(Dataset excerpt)
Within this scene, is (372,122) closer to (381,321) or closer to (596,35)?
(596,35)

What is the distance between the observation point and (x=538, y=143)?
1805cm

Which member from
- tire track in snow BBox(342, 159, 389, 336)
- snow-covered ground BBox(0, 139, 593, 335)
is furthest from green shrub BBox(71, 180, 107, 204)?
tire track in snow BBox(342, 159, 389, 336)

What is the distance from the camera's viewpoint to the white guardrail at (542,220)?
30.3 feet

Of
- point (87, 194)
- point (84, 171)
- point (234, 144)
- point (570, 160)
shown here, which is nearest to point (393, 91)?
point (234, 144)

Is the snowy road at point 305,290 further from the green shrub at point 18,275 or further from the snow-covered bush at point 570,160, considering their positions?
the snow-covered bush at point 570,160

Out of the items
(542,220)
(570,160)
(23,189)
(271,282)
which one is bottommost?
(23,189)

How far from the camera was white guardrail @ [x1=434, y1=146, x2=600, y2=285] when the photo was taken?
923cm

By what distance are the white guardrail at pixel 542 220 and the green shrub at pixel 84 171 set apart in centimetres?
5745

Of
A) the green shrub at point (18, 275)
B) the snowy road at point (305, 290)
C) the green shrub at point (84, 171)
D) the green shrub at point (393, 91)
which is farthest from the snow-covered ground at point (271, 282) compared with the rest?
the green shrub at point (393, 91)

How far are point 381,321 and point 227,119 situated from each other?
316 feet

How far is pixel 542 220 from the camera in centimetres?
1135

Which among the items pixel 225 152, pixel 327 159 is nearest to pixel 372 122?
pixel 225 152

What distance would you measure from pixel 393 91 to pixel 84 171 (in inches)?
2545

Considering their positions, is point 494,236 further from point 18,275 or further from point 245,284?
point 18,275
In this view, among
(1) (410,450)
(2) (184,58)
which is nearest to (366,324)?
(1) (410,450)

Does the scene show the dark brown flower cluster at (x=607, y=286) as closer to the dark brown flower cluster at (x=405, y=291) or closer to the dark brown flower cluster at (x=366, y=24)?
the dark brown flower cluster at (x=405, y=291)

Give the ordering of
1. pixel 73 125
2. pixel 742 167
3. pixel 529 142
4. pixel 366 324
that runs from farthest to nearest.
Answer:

(GIVEN EXERCISE) Rewrite the material above with every "white guardrail" changed to "metal railing" and nothing else altered.

(COMPLETED EXERCISE)
Within this scene, is (372,122) closer to (381,321) or closer to (596,35)?
(596,35)

What is the distance between the observation point and (x=538, y=143)?
1805cm

Which member from
- tire track in snow BBox(342, 159, 389, 336)
- snow-covered ground BBox(0, 139, 593, 335)
is furthest from green shrub BBox(71, 180, 107, 204)?
tire track in snow BBox(342, 159, 389, 336)

What is the distance from the camera's viewpoint to the metal railing at (542,220)?
30.3 feet

Of
- point (87, 194)
- point (84, 171)
- point (234, 144)
- point (570, 160)
shown here, which is nearest to point (393, 91)?
point (234, 144)

Is the snowy road at point 305,290 further from the green shrub at point 18,275 or further from the snow-covered bush at point 570,160, considering their positions?
the snow-covered bush at point 570,160

Out of the items
(542,220)
(570,160)
(23,189)
(271,282)
which one is bottommost?
(23,189)

How far from the camera was metal railing @ [x1=434, y1=146, x2=600, y2=285] when the photo was taken?
923cm

By what distance are the metal railing at pixel 542 220 and the green shrub at pixel 84 171 set apart in centimetres?
5745

Of
A) the green shrub at point (18, 275)
B) the snowy road at point (305, 290)
C) the green shrub at point (84, 171)
D) the green shrub at point (393, 91)
which is farthest from the snow-covered ground at point (271, 282) compared with the rest?
the green shrub at point (393, 91)

How far are point 381,321 and point 227,119 situated from each other?
316 feet

How far is pixel 542 220 from the camera in centimetres?
1135

Which among the items pixel 225 152, pixel 327 159 is nearest to pixel 372 122?
pixel 225 152

What distance would you measure from pixel 393 91 to pixel 84 171 (in inches)?
2545

Considering their positions, is point 494,236 further from point 18,275 or further from point 245,284?
point 18,275
In this view, among
(1) (410,450)
(2) (184,58)
which is nearest to (366,324)?
(1) (410,450)

Does the scene show the dark brown flower cluster at (x=607, y=286) as closer to the dark brown flower cluster at (x=405, y=291) or closer to the dark brown flower cluster at (x=366, y=24)?
the dark brown flower cluster at (x=405, y=291)

Give the ordering of
1. pixel 73 125
2. pixel 742 167
3. pixel 529 142
4. pixel 366 324
that runs from farthest to nearest.
Answer:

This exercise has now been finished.